Task statement: Copy the lines below, please, starting with the one that contains "Photo prise au" and ending with the last. Pictures stay out.

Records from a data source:
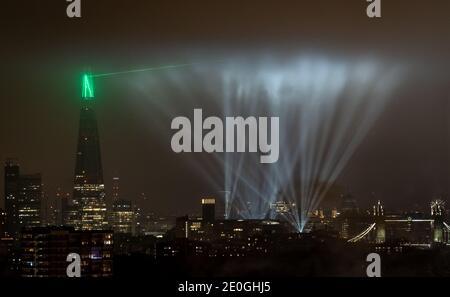 Saint-Sylvestre : un éclairage grandiose et spectaculaire s'affiche au-dessus de la ville et du gratte-ciel de Shard. Londres, Royaume-Uni.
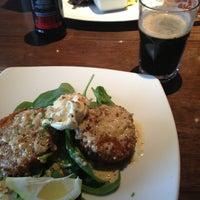 Photo prise au 5th View Bar & Food par aer le5/17/2013
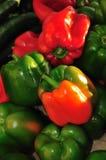 Pimentas de sino verdes e vermelhas fotografia de stock royalty free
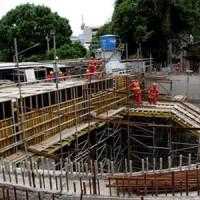 Empresas privadas lucram com atrasos em obras do metrô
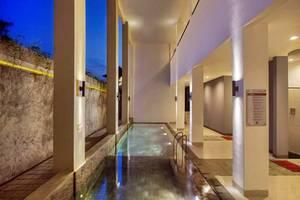 Amaris Hotel Lebak Bene Bali - Kolam Renang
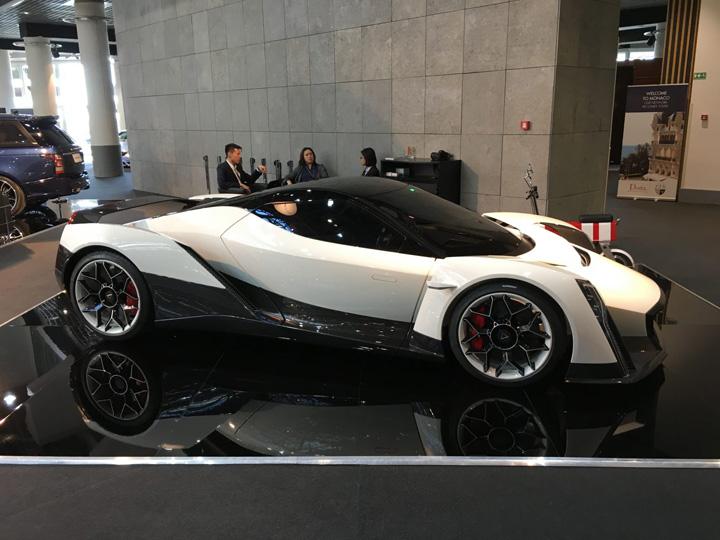 vanda electrics Supercars si masini zburatoare la Monaco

Solution to the problem:
 Photo prise au 5th View Bar & Food par aer le5/17/2013
 Pimentas de sino verdes e vermelhas fotografia de stock royalty free
 Empresas privadas lucram com atrasos em obras do metrô
 Amaris Hotel Lebak Bene Bali - Kolam Renang
 vanda electrics Supercars si masini zburatoare la Monaco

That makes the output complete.